**** SUPPLIED ENTRIES

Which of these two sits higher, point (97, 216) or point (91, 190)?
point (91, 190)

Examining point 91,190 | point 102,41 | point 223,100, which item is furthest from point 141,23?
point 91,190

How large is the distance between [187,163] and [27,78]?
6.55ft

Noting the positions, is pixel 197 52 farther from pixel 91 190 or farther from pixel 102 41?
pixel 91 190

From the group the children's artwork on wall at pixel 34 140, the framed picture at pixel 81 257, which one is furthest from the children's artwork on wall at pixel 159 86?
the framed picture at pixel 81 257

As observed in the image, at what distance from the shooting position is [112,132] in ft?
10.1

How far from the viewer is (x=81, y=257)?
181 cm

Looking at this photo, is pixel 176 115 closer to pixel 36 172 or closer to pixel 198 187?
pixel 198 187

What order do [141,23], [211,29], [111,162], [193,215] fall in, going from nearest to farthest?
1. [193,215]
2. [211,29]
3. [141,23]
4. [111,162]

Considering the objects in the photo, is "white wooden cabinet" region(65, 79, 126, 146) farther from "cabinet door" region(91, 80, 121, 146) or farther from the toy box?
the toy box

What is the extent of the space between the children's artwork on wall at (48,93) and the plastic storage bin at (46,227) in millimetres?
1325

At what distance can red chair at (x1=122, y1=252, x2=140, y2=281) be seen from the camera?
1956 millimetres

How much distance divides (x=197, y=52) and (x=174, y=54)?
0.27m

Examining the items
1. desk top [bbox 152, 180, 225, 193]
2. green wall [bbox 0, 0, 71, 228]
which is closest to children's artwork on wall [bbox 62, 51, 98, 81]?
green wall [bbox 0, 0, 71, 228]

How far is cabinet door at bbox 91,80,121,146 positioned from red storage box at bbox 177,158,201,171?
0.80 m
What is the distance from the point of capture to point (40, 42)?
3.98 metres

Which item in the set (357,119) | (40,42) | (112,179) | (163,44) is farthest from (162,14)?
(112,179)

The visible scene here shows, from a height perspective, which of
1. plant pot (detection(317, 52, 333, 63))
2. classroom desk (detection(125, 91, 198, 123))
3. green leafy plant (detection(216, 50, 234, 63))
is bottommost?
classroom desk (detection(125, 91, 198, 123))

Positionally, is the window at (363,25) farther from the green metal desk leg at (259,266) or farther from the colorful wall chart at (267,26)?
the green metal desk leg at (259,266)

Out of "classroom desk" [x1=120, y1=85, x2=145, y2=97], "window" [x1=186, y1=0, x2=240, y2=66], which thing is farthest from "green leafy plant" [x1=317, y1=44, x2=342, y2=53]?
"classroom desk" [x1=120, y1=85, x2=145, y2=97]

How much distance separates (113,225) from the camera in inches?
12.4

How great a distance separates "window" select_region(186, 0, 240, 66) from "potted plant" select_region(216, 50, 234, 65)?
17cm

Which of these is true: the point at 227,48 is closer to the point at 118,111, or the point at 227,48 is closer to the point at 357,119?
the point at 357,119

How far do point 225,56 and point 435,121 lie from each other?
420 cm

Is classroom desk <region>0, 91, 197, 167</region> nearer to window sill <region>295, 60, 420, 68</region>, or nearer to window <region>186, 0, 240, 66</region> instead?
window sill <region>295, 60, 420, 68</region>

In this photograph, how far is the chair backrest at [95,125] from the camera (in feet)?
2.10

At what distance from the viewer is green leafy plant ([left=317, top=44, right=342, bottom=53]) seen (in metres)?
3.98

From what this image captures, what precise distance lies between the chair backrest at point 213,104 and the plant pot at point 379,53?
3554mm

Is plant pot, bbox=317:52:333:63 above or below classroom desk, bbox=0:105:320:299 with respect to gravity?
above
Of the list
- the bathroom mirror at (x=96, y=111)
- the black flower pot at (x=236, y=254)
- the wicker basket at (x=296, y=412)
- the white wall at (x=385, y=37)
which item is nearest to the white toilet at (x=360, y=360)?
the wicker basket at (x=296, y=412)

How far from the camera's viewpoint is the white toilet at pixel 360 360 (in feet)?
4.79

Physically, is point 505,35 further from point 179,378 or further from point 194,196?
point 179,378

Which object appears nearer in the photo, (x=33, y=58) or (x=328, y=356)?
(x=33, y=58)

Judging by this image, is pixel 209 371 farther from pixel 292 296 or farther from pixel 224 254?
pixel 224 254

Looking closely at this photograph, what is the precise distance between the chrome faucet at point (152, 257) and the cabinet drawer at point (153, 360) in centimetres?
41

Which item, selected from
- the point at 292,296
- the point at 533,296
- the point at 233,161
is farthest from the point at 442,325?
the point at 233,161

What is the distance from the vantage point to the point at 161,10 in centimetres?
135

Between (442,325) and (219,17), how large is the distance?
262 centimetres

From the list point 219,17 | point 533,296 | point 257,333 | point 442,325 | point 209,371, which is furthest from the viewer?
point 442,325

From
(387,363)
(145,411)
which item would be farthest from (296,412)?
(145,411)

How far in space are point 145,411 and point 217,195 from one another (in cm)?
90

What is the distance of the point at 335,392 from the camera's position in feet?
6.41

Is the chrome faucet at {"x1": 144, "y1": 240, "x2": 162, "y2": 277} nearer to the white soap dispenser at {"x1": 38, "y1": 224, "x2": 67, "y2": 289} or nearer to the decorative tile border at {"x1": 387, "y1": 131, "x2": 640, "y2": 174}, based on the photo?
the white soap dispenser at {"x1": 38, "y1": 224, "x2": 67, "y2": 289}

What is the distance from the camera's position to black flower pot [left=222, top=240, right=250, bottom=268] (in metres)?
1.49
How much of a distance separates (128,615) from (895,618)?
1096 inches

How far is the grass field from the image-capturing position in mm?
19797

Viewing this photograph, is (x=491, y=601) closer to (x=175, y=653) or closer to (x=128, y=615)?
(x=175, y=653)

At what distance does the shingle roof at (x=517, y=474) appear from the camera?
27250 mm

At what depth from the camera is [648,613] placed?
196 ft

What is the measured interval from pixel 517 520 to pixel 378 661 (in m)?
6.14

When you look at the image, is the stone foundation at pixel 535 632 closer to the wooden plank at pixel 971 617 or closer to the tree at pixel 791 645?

********

SHORT EXERCISE =
Copy the entries above word for word, starting with the line that contains "Looking closely at" and going on through the line that contains "1096 inches", with both of those lines included.

EXERCISE ANSWER =
Looking closely at this photograph, what is the precise distance between the chrome faucet at point (152, 257) and the cabinet drawer at point (153, 360) in centimetres?
41

Which item, selected from
- the point at 292,296
- the point at 533,296
- the point at 233,161
is farthest from the point at 442,325?
the point at 233,161

What is the distance from the vantage point to the point at 161,10 in centimetres?
135

Between (442,325) and (219,17), how large is the distance?
262 centimetres

From the list point 219,17 | point 533,296 | point 257,333 | point 442,325 | point 209,371, which is furthest from the viewer?
point 442,325

From
(387,363)
(145,411)
which item would be farthest from (296,412)?
(145,411)

How far in space are point 145,411 and point 217,195 from one another (in cm)?
90

What is the distance of the point at 335,392 from the camera's position in feet?
6.41

Is the chrome faucet at {"x1": 144, "y1": 240, "x2": 162, "y2": 277} nearer to the white soap dispenser at {"x1": 38, "y1": 224, "x2": 67, "y2": 289} or nearer to the decorative tile border at {"x1": 387, "y1": 131, "x2": 640, "y2": 174}, based on the photo?
the white soap dispenser at {"x1": 38, "y1": 224, "x2": 67, "y2": 289}

What is the distance from the camera's position to black flower pot [left=222, top=240, right=250, bottom=268] (in metres)?
1.49
How much of a distance separates (128,615) from (895,618)?
1096 inches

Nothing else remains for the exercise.